Stored data entries
*** Block opens ***

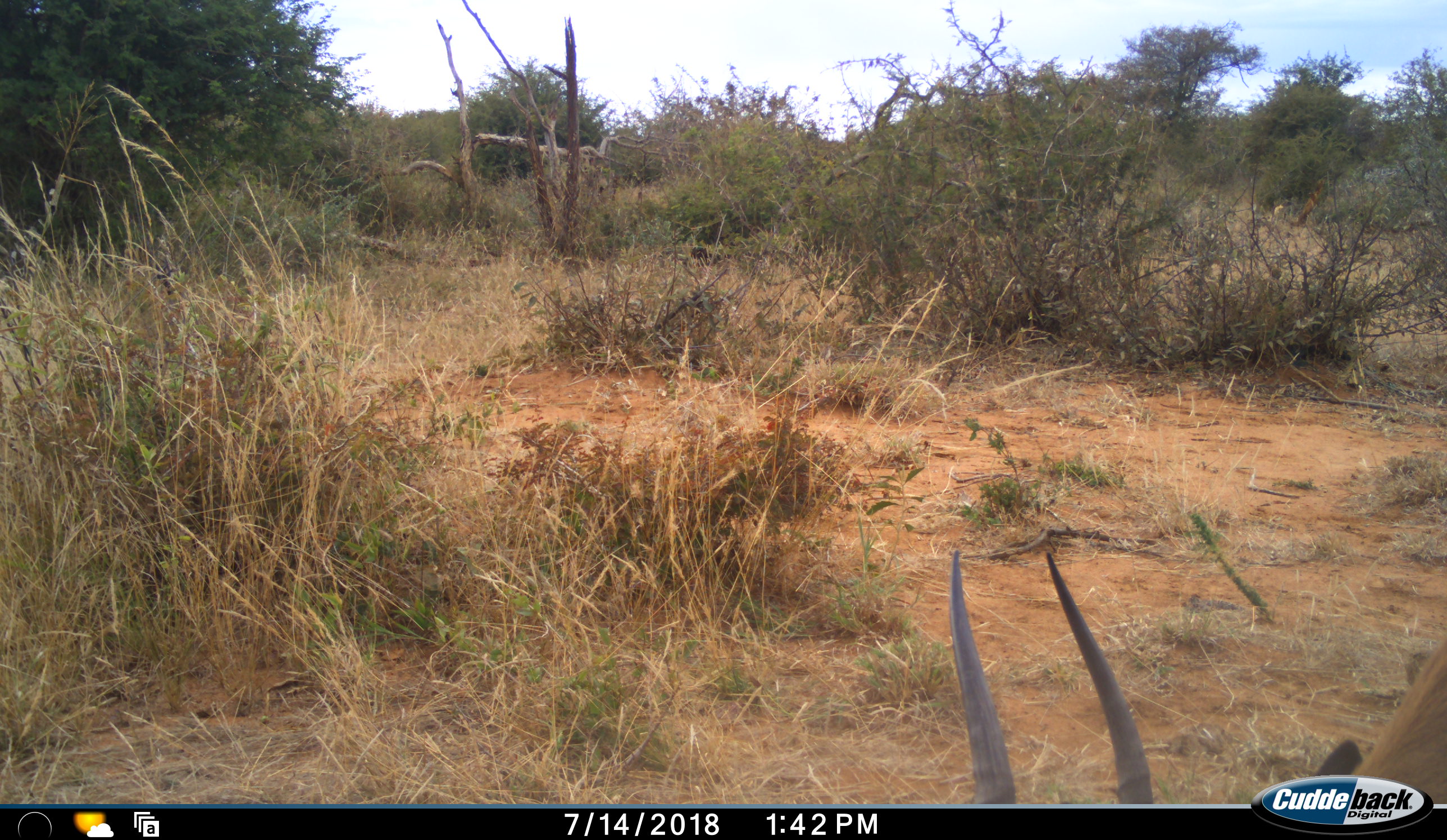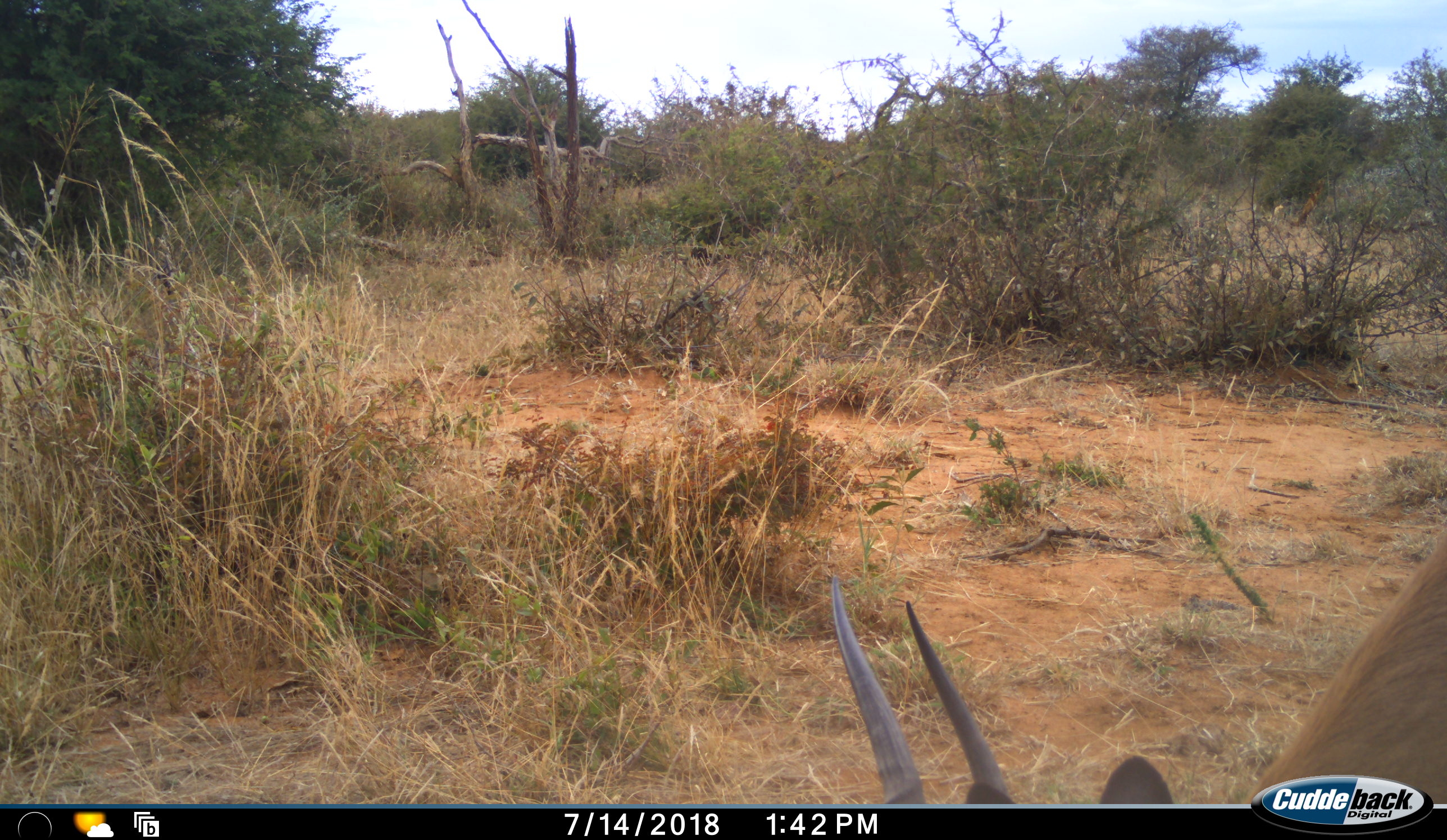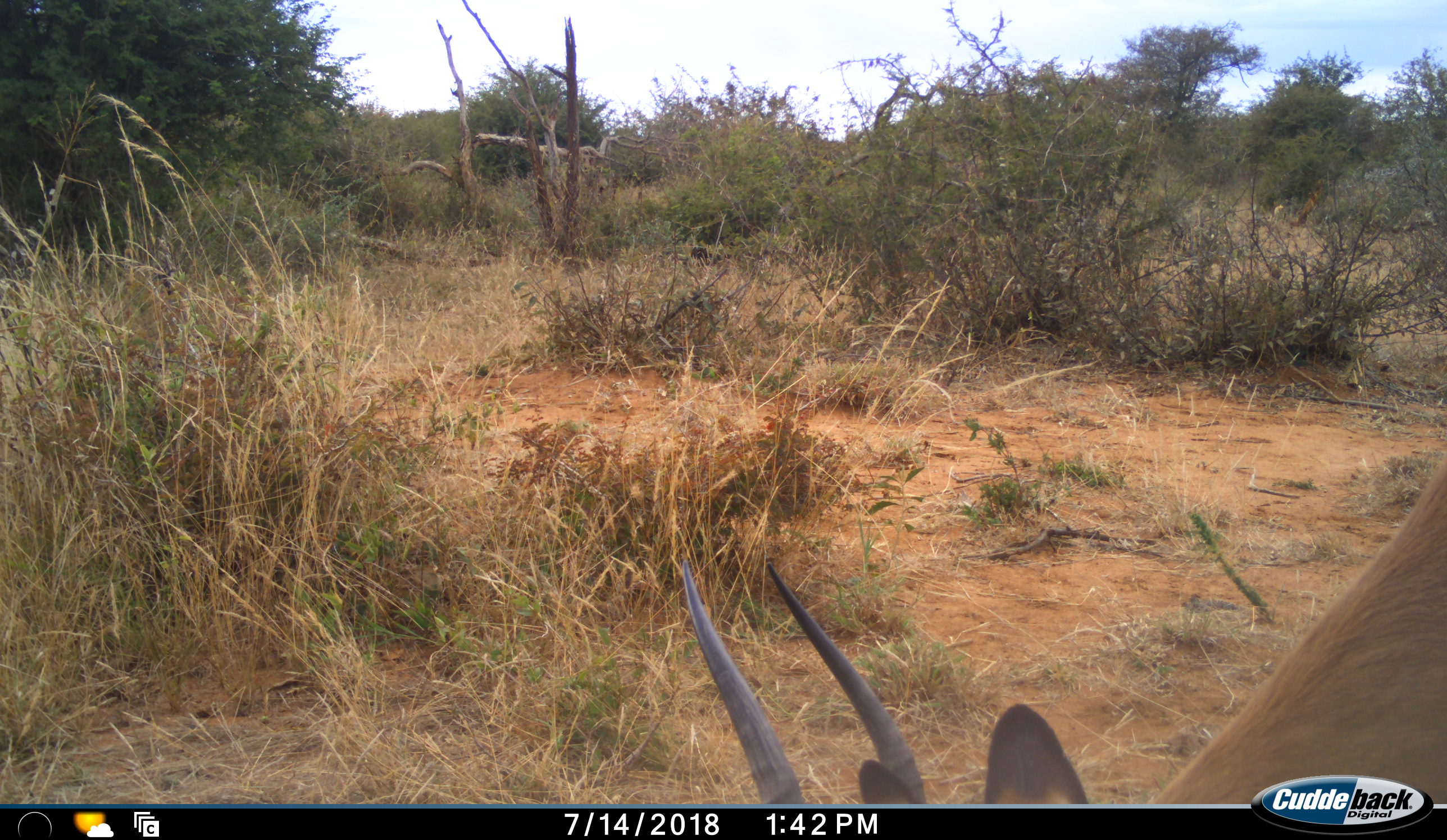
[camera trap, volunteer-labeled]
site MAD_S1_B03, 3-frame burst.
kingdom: Animalia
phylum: Chordata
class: Mammalia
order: Artiodactyla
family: Bovidae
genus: Aepyceros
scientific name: Aepyceros melampus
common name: impala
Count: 1.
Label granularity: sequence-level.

*** Block closes ***

■ Your task:
Each line from the one containing "family: Bovidae" to the final line above should be written out exactly; please omit the others.

■ Result:
family: Bovidae
genus: Aepyceros
scientific name: Aepyceros melampus
common name: impala
Count: 1.
Label granularity: sequence-level.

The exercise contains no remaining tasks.